Informes internacionales
Tres meses después de que visitamos Akhalkalaj,
estuvo en la región una comisión del Grupo de Crisis
Internacional (GCI), una organización no gubernamental
independiente, sin fines de lucro, con sede en Bruselas.
En su informe final, el GCI afirma: «Georgia es un Estado
multinacional, que construye instituciones democráticas
y se forja una identidad ciudadana. Sin embargo, ha hecho
pocos progresos para integrar la minoría armenia y las
tensiones son evidentes en la región de Samtskhe-
Javakheti, donde esta comunidad prevalece, donde
hemos asistido a manifestaciones y donde la policía es
acusada de brutalidad y de muertes a lo largo de los
últimos dos años. Aunque no hay riesgo de que esta
situación amenace la integridad territorial del Estado,
como ocurre con los casos de Osetia y Abjasia, Tiflis debe
prestar más atención a los derechos de las minorías,
incluyendo el uso de segundas lenguas, si se quiere que el
conflicto no se desarrolle».
El informe remarca en otro capítulo «la ausencia
de representantes de la minoría armenia dentro del
sistema de administración local, regional y del Estado, el
nivel insuficiente de descentralización por la falta de
autonomía cultural y educativa y la falta de conocimiento
del idioma georgiano por parte de la minoría armenia,
siendo que la legislación georgiana prevé que el
conocimiento del georgiano es obligatorio para ocupar
una función administrativa».
«Evidentemente, el resultado de esta política es que
los representantes de la minoría no pueden ocupar
ninguna función y son excluidos de la vida política. Y esto
provoca un grave descontento».
Al respecto, Stepan Margaryan, consejero del
Gobierno de Armenia para la cuestión de Djavaj dijo:
«Nadie puede aprender y hablar georgiano en un ambiente
donde no hay georgianos». Y es verdad, los niños podrán
estudiar en la escuela en georgiano por imposición, pero
luego en la calle y en la casa continúan con su vida en
armenio. Y cuando salen de su edad escolar, olvidan el
georgiano, como todo lo que se impone a la fuerza.

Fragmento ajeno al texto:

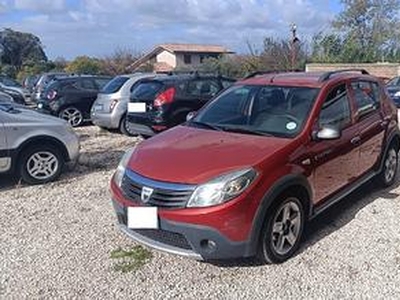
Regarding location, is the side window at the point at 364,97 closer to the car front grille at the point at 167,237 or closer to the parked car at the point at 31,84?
the car front grille at the point at 167,237

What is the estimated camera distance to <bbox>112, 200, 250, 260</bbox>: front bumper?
381cm

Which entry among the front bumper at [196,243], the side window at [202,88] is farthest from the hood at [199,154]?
the side window at [202,88]

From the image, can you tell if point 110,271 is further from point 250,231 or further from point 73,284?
point 250,231

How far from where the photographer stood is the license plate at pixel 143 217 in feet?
12.9

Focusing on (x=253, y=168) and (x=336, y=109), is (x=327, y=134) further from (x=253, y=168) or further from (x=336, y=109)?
(x=253, y=168)

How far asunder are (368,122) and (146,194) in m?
2.93

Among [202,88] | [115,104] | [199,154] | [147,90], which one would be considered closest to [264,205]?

En relación a la política lingüística de Georgia, el
informe del GCI agrega: «El mayor problema de las
minorías es su incapacidad para hablar la lengua
nacional. Después de la Revolución de las Rosas, el
gobierno reforzó las leyes que obligaban a las minorías a
comunicarse en georgiano con las autoridades locales,
incluso para obtener los documentos, realizar quejas o
denuncias o reclamar servicios».
Por último, el informe remarca que «si bien existe
un temor en Georgia que las demandas de los armenios
puedan conducir a un separatismo, no se escuchan entre
la población posturas favorables a la secesión de Georgia.
Las demandas son por gobernarse a sí mismos, y esto
puede ser interpretado como una autonomía política total
o como una autonomía cultural y lingüística».